Un rincón secreto de Cerdeña donde el turquesa del mar y los acantilados blancos se encuentran en perfecta armonía. Bienvenidos a la mejor playa del mundo de 2025.
Entre acantilados que parecen tallados por la mano de un artista y un mar de un azul imposible, Cala Goloritzé se presenta como un refugio de belleza virgen en la costa este de Cerdeña. Elegida por The World’s 50 Best Beaches como la mejor playa del mundo de 2025, esta cala ofrece una experiencia que combina contemplación, aventura y exclusividad en cada detalle.
Escondida en el municipio de Baunei, esta cala ofrece una experiencia de aislamiento absoluto, donde el tiempo parece diluirse.

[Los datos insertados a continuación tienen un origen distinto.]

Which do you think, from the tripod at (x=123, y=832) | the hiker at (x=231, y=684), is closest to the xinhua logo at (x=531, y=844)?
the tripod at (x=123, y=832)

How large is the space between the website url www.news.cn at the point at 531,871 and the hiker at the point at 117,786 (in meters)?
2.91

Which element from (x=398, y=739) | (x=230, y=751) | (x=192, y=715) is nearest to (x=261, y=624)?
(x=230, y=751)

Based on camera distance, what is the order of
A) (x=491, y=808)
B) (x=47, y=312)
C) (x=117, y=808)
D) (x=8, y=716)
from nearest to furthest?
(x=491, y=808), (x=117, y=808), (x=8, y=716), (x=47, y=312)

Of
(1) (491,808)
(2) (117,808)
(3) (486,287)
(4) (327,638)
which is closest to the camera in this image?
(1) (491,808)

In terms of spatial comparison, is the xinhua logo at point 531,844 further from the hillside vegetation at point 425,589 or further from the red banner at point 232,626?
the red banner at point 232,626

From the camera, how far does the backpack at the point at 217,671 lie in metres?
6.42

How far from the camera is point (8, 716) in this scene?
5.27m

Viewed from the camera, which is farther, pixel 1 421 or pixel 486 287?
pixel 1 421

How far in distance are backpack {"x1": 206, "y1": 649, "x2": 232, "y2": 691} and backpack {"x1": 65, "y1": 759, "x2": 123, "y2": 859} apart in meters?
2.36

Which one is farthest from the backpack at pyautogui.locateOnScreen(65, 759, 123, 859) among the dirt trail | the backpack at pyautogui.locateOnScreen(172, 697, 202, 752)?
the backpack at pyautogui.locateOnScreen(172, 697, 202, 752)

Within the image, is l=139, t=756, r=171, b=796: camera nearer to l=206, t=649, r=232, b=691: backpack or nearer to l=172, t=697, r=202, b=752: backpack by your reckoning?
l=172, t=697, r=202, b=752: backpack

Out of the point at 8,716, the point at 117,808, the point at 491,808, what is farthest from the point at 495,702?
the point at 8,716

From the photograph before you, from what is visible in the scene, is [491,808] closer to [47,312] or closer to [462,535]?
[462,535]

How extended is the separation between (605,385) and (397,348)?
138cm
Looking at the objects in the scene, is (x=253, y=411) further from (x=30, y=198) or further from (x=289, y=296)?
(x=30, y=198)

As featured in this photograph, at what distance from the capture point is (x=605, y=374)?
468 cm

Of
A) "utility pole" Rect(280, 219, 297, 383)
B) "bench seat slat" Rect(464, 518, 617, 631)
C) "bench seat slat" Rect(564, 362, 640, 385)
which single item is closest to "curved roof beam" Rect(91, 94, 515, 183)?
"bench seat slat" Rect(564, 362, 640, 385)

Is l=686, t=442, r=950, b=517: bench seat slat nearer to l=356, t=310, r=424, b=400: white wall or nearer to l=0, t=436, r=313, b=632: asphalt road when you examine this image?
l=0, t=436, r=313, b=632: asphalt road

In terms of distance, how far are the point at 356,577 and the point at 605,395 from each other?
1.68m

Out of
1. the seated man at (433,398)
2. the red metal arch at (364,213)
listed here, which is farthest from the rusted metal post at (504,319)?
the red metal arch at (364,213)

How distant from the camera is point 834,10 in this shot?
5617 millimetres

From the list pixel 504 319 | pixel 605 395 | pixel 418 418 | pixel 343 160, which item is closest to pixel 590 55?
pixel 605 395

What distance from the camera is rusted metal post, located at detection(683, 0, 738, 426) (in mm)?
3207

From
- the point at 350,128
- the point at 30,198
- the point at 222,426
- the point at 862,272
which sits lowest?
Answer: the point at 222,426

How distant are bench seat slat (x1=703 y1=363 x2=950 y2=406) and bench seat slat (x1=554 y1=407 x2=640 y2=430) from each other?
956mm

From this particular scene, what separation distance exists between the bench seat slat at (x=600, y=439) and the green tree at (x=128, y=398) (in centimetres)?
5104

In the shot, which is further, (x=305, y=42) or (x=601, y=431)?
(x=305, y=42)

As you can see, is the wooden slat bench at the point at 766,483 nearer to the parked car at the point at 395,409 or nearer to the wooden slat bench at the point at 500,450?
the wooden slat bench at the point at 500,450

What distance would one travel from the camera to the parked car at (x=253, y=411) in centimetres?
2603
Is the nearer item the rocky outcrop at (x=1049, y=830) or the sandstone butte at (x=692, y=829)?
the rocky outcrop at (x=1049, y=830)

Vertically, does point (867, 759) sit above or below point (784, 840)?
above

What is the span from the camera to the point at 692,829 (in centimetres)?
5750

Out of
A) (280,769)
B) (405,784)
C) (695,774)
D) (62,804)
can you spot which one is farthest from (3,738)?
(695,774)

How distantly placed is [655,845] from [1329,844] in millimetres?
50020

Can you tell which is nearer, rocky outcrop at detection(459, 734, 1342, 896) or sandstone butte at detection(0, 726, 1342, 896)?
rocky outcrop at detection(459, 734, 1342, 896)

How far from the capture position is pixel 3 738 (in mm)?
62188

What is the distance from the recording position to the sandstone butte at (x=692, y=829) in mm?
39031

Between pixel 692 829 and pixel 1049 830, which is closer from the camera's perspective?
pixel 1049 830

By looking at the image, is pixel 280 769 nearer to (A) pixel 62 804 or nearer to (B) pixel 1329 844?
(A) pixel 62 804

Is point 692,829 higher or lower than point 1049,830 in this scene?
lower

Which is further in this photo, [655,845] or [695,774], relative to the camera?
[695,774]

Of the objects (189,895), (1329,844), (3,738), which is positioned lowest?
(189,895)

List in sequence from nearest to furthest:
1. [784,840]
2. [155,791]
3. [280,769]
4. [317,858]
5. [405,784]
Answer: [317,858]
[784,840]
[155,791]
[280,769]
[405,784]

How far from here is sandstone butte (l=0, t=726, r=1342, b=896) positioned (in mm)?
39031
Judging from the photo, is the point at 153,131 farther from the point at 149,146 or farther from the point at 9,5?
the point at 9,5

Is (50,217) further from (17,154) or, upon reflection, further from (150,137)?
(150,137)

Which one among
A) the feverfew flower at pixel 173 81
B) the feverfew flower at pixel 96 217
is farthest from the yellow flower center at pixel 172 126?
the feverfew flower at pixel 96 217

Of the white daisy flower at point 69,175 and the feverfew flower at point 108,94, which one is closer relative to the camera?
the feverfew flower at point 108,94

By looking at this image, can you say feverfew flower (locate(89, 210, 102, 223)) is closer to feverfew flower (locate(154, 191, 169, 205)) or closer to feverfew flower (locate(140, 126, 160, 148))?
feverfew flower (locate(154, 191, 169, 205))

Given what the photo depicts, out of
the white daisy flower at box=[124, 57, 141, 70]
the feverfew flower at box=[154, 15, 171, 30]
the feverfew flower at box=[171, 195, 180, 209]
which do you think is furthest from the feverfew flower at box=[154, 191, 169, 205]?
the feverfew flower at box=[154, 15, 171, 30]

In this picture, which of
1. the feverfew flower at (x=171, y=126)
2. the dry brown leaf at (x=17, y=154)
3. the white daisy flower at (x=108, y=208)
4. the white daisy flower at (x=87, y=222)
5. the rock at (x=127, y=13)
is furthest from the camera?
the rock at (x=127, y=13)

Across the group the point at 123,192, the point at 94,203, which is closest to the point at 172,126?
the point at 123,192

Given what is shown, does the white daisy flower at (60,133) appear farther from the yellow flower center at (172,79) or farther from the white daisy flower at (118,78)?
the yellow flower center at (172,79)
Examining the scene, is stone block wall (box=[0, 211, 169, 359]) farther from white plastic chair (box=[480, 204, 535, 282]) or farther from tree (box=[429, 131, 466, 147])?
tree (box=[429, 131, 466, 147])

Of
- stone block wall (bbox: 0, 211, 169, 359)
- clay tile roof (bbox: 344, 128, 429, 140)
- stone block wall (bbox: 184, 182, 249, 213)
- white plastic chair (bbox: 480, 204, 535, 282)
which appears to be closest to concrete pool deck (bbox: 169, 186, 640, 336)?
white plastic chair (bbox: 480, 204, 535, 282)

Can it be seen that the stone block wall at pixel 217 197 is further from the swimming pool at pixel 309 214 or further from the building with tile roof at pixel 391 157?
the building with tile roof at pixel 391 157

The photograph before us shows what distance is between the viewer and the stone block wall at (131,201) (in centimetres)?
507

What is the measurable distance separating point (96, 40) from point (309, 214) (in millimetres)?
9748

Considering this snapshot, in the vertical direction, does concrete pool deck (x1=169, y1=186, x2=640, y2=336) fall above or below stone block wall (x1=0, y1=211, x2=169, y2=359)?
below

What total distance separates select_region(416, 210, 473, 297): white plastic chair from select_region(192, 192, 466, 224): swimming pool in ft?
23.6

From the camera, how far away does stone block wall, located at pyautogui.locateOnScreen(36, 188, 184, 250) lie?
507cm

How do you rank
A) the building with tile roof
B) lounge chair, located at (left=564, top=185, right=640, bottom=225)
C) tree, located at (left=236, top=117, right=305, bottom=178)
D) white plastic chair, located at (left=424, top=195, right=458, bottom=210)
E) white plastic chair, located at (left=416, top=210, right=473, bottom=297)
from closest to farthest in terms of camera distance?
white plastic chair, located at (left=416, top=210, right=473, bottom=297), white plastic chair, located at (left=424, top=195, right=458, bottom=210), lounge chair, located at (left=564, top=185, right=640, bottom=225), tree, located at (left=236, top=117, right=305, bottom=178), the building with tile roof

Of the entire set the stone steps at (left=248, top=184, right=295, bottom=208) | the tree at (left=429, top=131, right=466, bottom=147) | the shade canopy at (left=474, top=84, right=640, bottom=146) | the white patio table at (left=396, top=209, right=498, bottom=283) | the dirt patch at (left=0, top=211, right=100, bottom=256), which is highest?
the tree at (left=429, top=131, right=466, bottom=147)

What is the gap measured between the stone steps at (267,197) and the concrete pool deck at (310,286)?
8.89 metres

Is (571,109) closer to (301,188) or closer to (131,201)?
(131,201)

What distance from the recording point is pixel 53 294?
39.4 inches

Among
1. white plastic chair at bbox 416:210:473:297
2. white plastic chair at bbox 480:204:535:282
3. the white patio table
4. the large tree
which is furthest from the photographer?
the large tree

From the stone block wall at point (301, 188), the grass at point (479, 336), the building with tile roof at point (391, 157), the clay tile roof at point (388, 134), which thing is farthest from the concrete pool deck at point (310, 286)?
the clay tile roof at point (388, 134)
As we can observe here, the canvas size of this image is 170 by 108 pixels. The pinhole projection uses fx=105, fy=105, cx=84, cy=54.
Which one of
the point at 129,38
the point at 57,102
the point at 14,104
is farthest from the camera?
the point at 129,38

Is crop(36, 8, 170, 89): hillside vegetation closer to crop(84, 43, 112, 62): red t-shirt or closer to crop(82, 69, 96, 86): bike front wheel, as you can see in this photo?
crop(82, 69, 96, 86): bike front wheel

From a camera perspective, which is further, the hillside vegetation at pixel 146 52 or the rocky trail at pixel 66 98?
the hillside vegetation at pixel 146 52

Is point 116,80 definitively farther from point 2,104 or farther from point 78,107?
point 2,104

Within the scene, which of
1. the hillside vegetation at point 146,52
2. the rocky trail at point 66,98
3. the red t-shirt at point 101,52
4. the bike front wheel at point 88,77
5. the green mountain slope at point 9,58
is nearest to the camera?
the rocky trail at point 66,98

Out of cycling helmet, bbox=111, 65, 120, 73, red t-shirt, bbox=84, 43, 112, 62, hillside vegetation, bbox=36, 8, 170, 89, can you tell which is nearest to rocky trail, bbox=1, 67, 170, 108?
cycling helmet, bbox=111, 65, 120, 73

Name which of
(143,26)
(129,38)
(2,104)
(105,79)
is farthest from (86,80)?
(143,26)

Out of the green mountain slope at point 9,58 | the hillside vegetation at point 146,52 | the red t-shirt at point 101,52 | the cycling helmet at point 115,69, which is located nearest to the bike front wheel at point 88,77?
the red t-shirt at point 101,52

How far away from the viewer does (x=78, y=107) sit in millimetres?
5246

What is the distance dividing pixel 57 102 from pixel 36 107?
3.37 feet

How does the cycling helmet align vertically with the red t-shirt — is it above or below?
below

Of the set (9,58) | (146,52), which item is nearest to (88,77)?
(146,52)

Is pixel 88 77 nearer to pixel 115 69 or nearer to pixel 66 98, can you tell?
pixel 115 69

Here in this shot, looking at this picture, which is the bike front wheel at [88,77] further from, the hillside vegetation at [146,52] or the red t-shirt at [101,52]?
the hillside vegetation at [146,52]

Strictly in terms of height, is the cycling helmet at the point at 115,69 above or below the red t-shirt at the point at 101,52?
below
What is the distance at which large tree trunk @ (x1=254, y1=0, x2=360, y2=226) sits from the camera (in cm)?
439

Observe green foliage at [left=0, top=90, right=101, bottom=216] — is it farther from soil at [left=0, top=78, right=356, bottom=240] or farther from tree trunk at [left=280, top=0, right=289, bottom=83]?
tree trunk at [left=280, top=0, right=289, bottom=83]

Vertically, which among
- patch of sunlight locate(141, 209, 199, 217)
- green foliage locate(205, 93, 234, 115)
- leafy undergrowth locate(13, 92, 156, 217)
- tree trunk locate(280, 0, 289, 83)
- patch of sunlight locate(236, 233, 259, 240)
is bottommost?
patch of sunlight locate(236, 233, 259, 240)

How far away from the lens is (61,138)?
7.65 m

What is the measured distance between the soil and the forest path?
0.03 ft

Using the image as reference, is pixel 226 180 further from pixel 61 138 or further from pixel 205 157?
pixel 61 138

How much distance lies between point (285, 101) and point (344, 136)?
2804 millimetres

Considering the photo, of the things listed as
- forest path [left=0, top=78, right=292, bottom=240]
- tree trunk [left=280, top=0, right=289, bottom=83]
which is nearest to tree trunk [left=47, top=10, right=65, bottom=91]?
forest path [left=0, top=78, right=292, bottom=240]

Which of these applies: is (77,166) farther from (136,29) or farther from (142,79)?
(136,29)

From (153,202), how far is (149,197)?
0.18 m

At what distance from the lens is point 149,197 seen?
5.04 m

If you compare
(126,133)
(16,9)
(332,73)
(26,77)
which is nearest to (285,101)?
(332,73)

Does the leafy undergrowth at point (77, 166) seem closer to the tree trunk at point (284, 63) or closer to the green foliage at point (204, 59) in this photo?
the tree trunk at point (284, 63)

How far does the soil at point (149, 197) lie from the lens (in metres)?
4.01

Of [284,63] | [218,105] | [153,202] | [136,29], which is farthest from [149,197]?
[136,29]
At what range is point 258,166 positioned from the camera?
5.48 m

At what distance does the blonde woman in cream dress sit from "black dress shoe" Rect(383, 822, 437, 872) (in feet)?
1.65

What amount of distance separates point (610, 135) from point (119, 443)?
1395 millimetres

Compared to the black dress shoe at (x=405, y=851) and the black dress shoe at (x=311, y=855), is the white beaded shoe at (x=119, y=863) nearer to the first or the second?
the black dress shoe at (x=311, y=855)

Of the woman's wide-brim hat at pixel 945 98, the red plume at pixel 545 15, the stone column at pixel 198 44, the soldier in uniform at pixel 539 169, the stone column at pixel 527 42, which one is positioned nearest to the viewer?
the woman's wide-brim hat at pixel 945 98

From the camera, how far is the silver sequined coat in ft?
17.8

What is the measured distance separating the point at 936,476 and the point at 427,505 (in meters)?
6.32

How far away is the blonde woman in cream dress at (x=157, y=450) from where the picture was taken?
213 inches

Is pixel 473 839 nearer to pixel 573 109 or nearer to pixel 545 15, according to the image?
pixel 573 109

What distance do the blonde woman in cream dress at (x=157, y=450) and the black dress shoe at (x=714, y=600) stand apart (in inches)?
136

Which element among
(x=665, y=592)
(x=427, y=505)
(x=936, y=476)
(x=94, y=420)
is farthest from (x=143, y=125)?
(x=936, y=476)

Acceder a ella es ya parte del ritual: un sendero serpenteante desde el interior de la isla o un paseo en barco desde aguas abiertas, opciones que permiten admirar el paisaje antes incluso de pisar la arena.
El agua, de un turquesa intenso y translúcido, proviene de fuentes kársticas submarinas que le confieren una transparencia casi irreal. Bajo la superficie, las rocas blancas parecen flotar, creando un contraste hipnótico con la espuma del mar. Cada brazada se convierte en un momento de pura contemplación, un lujo discreto reservado para quienes buscan más que un simple baño.
La Aguja de Monte Caroddi, elevándose 140 metros sobre el nivel del mar, es el ícono de la cala. Su silueta piramidal, visible desde todos los ángulos, dota al paisaje de un dramatismo natural que se ha convertido en un referente para fotógrafos y amantes de la naturaleza.
Pero Cala Goloritzé no es solo belleza visual; es también un ejemplo de turismo responsable. Declarada Monumento Natural, su acceso está regulado y limitado, asegurando la conservación del entorno y una experiencia tranquila, libre de aglomeraciones. Aquí, el silencio se convierte en protagonista y la naturaleza, en un lujo que se disfruta con todos los sentidos.
En un 2025 donde las listas de playas de ensueño se multiplican, esta cala sarda destaca por su autenticidad, su elegancia natural y su capacidad de sorprender incluso a los viajeros más experimentados. Para quienes buscan una experiencia memorable, Cala Goloritzé no es solo la mejor playa del mundo; es un recordatorio de por qué viajar sigue siendo un arte.